Газетки же пока шли довоенные, из них ничего не явствовало: вчера доставила почтальонка, а там всё ещё пишут про всякое такое разное, и на картинках все такие довольные, ровно ничего и не случилось. Оно и понять можно: пока составят заметки, пока прокрутят через печатную машину да развезут по городам, а оттуда — по районам, из районов — по сельсоветам, а там уж и по самим деревням, это ж сколько раз из рук в руки передать надо, сколь потратится времени. Районка, так и вовсе один листок и не каждый день в неделю.

Вот и отирались у конторского порога с немым вопросом на сумеречных лицах, острились слухом, не зазвонит ли телефон, не скажет ли трубка чего нового, пока внезапно наехавший Прошка-председатель не принялся шуметь:

— Кова чёрта, понимаешь! Ну война, война… Дак что теперь делать? Сидмя сидеть? Пелагея! Авдонька! Бураки вон сурепкой затянуло, а вы тут жени мнёте. Кому сказано! А ну марш все отседова, чтоб глаза мои не видели!

— Да ить как робить, ничего не знаючи?
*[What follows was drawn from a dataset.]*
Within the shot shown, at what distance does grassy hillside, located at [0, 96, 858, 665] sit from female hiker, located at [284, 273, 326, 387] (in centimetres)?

Руки отпадают. У тебя там, Прохор Ваныч, телефон в кабинете. Можа, чего слыхать…

— А чего слыхать? Ничего не слыхать. Отражают пока, отбиваются…

— Ты бы спросил в трубку-то. Живём, как в мешке завязаны.

— Об чём, об чём спрашивать-то?

— Да какая она будет война — большая аль маленькая? Будут ли ещё мужиков забирать ай нет? Нам бы хочь об этом узнать. А то думки изгложут.

— Ничего этого я не ведаю — большая или маленькая. Нету у меня такого аршину. А какая она б ни была, нечего сидеть. Вон солнце уже где, в колодезь скоро заглянет, а вы досё тут, понимаешь. Вот счас перепишу всех, потом не обижайтеся: «Нехорош Прохор Ваныч». Совсем разболтались, понимаешь.

Касьян, возвращаясь с ночного дежурства, тоже захаживал в контору послушать, чего говорят. Не было хуже этой вот неопределённости. Куда б легче, кабы знать наверняка, так или этак, возьмут или не возьмут. Но никто этого наперёд сказать не мог, и он, придя домой, не находил себе места, а уж о деле каком и вовсе в голову не шло. Вот и погреб надо бы почистить, подкрепить на зиму, да всё как-то не мог обороть себя. Если днями возьмут, то и затеваться с погребом нечего: только зря растревожишь, разворотишь старьё, оно — тронь, дак и в две недели не уберёшься. Было с ним такое, будто подвесили его поперёк живота и никак не дотянуться до дела руками или ногами стать. Бесцельно бродил он по двору, в городчике среди гряд, всё тянулся куда-то слухом, и тесно ему стало подворье, давило плетнёвой городьбой, так бы взял и разгородил напрочь, напустил воздуху. А то сядет у окна, и будто нет его, просидит безгласно до самых поздних сумерек. И Натаха старалась не докучать ему, ни в чём не перечить. Висела в амбаре сумочка с нарубленным самосадом, полез давеча, а там одна нюхательная пыль. И сам удивился, когда успел пожечь, выпустить дымом этакую прорву табачища.